During the emotional process of moving her parents into nursing homes some years back, Grimes and her brother became the executors of a scattershot archive of family photos, papers, and ephemera. The elisions and erasures of the past gathered poignantly in Grimes’s mind on the repeated drives along the Kentucky River between her farm and her father’s home. Rural Kentucky is endlessly evocative to Grimes, and the bucolic is a rhizome that threads throughout her work, most notably on the records Book of Leaves (2009) and The Clearing (2015) and the film score Marion County, 1938 (2011). The dedication to unaffected simplicity in these compositions is nearly documentary. One hears in the melodies of her solo piano recordings a familiar landscape—rivers crisscross enormous swaths of fertility, karst topography folds like an emerald heirloom quilt rumpled after a fit of lovemaking—and narratives of belonging, faintly audible, as if through a screen door or an open car window in Carroll County.
On one of her long drives, Grimes occupied herself by contemplating an étude for piano she’d composed years before. “Eights” is a study of the interplay between eighth notes: the halves of halves of halves of the whole. A lesson on the division of time that lays bare the questions: How far have we traveled? When do we arrive? The song demonstrates the point and counterpoint of Zeno’s arrow halving time infinitely to isolate one moment, reside in one now, and learn the way forward. The thrum of a road is recalled, one that forks and bends and somehow arrives home.
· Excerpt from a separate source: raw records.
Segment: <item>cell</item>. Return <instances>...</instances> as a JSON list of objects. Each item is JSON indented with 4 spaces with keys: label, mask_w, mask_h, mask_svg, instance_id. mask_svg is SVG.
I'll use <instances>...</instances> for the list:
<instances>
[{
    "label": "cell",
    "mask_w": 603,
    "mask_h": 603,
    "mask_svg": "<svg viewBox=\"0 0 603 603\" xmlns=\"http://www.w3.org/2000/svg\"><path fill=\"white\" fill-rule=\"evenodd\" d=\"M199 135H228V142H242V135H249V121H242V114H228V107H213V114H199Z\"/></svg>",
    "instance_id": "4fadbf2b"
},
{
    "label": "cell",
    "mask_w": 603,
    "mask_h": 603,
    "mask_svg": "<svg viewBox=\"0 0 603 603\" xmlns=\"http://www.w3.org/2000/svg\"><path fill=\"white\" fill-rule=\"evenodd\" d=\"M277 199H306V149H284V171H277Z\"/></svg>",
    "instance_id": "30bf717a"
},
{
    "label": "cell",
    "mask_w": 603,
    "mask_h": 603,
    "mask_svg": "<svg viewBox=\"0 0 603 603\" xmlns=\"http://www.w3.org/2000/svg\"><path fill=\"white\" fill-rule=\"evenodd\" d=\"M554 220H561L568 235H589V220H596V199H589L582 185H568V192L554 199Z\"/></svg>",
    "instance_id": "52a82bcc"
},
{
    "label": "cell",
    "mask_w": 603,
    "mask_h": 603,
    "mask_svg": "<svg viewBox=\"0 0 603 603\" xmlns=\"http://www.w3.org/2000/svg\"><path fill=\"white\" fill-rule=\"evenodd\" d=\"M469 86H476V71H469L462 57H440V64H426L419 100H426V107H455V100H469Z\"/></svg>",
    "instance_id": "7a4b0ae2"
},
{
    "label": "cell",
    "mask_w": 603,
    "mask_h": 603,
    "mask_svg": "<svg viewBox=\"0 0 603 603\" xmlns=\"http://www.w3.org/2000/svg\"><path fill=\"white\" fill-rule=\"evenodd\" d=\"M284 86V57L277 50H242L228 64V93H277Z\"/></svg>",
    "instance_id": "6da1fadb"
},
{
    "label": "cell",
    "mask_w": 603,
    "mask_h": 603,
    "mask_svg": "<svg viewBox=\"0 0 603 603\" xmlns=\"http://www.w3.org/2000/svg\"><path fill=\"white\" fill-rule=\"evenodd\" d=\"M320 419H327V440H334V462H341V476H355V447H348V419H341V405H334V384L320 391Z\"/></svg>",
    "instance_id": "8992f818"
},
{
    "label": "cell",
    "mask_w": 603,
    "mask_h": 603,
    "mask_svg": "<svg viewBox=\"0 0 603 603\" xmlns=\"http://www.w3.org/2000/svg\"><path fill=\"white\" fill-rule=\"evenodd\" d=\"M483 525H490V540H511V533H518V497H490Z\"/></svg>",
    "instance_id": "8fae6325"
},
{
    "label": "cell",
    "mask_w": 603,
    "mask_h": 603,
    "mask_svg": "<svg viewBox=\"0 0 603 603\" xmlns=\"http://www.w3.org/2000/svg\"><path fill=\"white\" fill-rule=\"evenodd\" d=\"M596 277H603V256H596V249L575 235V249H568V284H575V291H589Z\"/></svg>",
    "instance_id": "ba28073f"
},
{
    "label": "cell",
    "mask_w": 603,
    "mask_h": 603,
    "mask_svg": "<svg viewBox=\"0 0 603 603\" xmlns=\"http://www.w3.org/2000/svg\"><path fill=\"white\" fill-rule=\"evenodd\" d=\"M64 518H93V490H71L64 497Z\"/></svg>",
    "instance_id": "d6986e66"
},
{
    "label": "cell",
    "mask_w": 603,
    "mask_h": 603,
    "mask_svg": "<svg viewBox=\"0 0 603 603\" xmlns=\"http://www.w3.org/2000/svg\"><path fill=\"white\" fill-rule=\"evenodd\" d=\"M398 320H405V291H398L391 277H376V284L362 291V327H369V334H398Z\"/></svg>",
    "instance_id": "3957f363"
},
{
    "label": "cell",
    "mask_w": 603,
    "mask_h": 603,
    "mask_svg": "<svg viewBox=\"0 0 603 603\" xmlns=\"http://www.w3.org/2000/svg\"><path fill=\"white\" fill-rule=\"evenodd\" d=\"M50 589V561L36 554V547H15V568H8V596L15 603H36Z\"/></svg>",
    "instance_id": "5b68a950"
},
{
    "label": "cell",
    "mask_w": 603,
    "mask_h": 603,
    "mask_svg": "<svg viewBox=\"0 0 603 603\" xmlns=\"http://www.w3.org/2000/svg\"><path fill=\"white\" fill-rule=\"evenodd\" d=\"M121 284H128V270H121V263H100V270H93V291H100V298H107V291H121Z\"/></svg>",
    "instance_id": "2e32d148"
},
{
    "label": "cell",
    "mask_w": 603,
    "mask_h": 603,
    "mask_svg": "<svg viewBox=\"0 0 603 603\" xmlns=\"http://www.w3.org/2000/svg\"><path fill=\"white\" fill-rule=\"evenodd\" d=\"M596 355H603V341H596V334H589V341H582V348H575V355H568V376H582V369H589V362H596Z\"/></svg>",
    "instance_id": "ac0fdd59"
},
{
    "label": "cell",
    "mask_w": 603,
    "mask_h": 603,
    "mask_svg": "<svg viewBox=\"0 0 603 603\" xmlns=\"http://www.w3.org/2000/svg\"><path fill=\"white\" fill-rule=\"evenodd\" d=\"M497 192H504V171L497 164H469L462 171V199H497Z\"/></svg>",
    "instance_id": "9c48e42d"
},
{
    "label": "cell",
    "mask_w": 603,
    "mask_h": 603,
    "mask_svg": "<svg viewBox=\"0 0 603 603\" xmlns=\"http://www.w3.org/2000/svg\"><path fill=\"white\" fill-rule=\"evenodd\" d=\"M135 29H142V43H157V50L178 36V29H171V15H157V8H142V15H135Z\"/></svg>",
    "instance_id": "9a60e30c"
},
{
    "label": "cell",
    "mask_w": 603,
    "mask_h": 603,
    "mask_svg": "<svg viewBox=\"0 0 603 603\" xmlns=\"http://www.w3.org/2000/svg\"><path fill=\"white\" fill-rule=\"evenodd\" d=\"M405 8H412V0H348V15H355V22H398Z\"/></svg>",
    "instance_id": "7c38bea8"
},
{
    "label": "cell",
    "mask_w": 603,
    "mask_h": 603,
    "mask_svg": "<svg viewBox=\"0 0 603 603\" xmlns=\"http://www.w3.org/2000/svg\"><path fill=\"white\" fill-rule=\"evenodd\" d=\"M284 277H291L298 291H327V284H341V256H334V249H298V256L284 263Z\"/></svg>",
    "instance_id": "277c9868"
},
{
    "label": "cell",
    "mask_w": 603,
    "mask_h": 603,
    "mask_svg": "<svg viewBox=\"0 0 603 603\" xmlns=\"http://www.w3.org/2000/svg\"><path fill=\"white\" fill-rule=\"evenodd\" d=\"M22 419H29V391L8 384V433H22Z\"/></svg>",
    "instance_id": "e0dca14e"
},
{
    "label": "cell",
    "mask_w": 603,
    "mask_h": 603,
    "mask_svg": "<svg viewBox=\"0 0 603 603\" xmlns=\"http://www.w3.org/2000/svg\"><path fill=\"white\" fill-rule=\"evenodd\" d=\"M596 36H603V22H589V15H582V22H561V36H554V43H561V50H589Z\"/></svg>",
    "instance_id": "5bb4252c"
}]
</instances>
Grimes released “Eights” as a single in early 2017, then expanded the piano étude to include strings and guitars. Renamed “A New Land,” it became the final piece in the as-yet-unreleased folk opera and film titled The Way Forth: Grimes’s intuitive, associative interrogation of Kentucky’s Bluegrass region from its settlement to the present. Consisting of love songs, new interpretations of a traditional hymn and an old Kentucky fiddle tune, and Baroque-style variations interwoven with spoken-word and four-part sung narratives, Grimes’s kaleidoscopic musical reckoning with individual and collective histories was to premiere at the Big Ears Festival in Knoxville in the spring of 2017. The night before the performance, Rachel received news from Louisville of the sudden death of her younger brother, Edward, her lifelong collaborator, a remarkably gifted musician and songwriter, drummer for the band Rachel’s, and founding member of the cinematic post-rock ensemble Seluah. He was forty-three.
Edward and Rachel had sorted through their family history together, labored side by side to make sense of the past’s inconclusiveness and how it informed them both. In the wake of Edward’s passing, The Way Forth took on a pointed and uncanny significance, and Rachel has leveraged these conjoined inheritances—the burden and promise of the past—toward the aim of uncovering some new emotional truths. “Eights,” written as an exercise in the division of time, became the resolution of Grimes’s attempt to rectify the dearth of female perspectives in our origin myths, including women within her own family whose influence winnowed through the generations. Their stories avoided erasure and came to rest in the work of a student who listens closely, learns the lessons before her, and hears what has been left out.